● **What you need to do**: Please copy the listing below line for line, with every character unchanged.

● **Materials provided**:
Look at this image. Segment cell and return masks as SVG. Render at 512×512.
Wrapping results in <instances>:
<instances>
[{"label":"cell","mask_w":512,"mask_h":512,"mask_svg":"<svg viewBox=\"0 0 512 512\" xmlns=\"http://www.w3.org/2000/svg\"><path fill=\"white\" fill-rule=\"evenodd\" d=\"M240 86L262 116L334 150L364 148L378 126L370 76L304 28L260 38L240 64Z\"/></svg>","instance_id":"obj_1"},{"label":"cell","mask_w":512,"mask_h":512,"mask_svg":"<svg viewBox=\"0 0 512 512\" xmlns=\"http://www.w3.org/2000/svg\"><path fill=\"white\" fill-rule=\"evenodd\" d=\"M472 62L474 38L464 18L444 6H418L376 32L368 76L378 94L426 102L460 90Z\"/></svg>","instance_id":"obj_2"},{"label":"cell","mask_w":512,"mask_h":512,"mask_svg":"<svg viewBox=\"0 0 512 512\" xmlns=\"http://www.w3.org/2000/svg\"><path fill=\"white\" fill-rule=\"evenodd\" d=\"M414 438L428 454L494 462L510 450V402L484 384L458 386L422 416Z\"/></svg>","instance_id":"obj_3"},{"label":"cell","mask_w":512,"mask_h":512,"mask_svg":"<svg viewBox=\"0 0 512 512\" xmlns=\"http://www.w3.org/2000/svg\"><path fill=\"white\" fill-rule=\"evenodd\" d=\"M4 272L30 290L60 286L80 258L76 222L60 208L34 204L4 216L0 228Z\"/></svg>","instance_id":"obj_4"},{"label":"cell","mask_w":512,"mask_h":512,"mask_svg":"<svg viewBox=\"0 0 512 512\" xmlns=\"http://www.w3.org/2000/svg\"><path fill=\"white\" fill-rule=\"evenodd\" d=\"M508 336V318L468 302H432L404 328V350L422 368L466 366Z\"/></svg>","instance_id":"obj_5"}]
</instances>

● **Written solution**:
Look at this image. Segment cell and return masks as SVG. Render at 512×512.
Wrapping results in <instances>:
<instances>
[{"label":"cell","mask_w":512,"mask_h":512,"mask_svg":"<svg viewBox=\"0 0 512 512\" xmlns=\"http://www.w3.org/2000/svg\"><path fill=\"white\" fill-rule=\"evenodd\" d=\"M240 86L262 116L334 150L364 148L378 126L370 76L304 28L260 38L240 64Z\"/></svg>","instance_id":"obj_1"},{"label":"cell","mask_w":512,"mask_h":512,"mask_svg":"<svg viewBox=\"0 0 512 512\" xmlns=\"http://www.w3.org/2000/svg\"><path fill=\"white\" fill-rule=\"evenodd\" d=\"M472 62L474 38L464 18L444 6H418L376 32L368 76L378 94L426 102L460 90Z\"/></svg>","instance_id":"obj_2"},{"label":"cell","mask_w":512,"mask_h":512,"mask_svg":"<svg viewBox=\"0 0 512 512\" xmlns=\"http://www.w3.org/2000/svg\"><path fill=\"white\" fill-rule=\"evenodd\" d=\"M414 438L428 454L494 462L510 450V402L484 384L458 386L422 416Z\"/></svg>","instance_id":"obj_3"},{"label":"cell","mask_w":512,"mask_h":512,"mask_svg":"<svg viewBox=\"0 0 512 512\" xmlns=\"http://www.w3.org/2000/svg\"><path fill=\"white\" fill-rule=\"evenodd\" d=\"M4 272L30 290L60 286L80 258L76 222L60 208L34 204L4 216L0 228Z\"/></svg>","instance_id":"obj_4"},{"label":"cell","mask_w":512,"mask_h":512,"mask_svg":"<svg viewBox=\"0 0 512 512\" xmlns=\"http://www.w3.org/2000/svg\"><path fill=\"white\" fill-rule=\"evenodd\" d=\"M508 336V318L468 302H432L404 328V350L422 368L466 366Z\"/></svg>","instance_id":"obj_5"}]
</instances>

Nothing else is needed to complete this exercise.